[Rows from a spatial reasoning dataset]
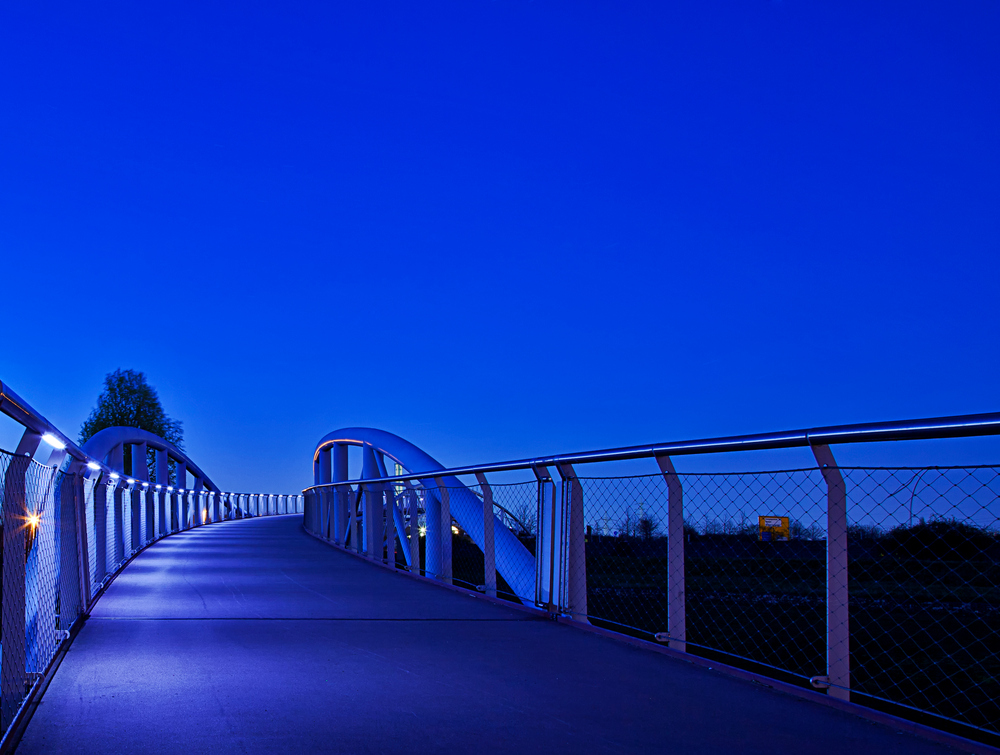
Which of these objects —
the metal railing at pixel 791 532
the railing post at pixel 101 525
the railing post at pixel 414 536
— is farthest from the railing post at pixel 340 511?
the metal railing at pixel 791 532

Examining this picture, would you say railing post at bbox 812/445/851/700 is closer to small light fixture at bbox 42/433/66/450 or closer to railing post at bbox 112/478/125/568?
small light fixture at bbox 42/433/66/450

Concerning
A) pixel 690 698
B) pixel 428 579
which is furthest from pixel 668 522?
pixel 428 579

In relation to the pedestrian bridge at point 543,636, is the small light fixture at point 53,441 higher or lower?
higher

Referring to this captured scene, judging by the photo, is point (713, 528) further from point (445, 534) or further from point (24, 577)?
point (445, 534)

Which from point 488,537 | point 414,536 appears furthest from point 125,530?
point 488,537

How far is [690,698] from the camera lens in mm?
3391

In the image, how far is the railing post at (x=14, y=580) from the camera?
2.83m

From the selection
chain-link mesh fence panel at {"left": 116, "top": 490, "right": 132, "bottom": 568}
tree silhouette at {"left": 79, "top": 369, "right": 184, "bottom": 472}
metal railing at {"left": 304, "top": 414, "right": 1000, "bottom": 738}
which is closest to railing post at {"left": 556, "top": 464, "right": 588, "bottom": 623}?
metal railing at {"left": 304, "top": 414, "right": 1000, "bottom": 738}

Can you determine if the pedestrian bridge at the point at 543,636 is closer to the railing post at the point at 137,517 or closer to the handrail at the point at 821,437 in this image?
the handrail at the point at 821,437

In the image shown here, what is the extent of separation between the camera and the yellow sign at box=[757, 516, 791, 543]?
396 cm

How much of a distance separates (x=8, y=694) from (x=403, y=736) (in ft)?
4.09

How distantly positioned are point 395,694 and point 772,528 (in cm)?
188

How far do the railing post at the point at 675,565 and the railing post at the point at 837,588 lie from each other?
96 cm

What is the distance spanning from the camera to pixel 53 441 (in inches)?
142
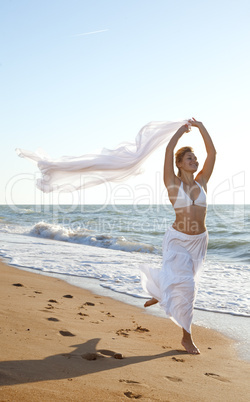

• **WORK TO BE COMPLETED**:
Locate each line in the records above that contains the string "fixture" and copy those lines. Treat case as significant.

• **FULL OUTPUT**:
Examining this picture, would you say railing post at bbox 812/445/851/700 is closer to small light fixture at bbox 42/433/66/450 or closer to railing post at bbox 112/478/125/568?
small light fixture at bbox 42/433/66/450
In relation to the pedestrian bridge at point 543,636, is the small light fixture at point 53,441 higher or lower?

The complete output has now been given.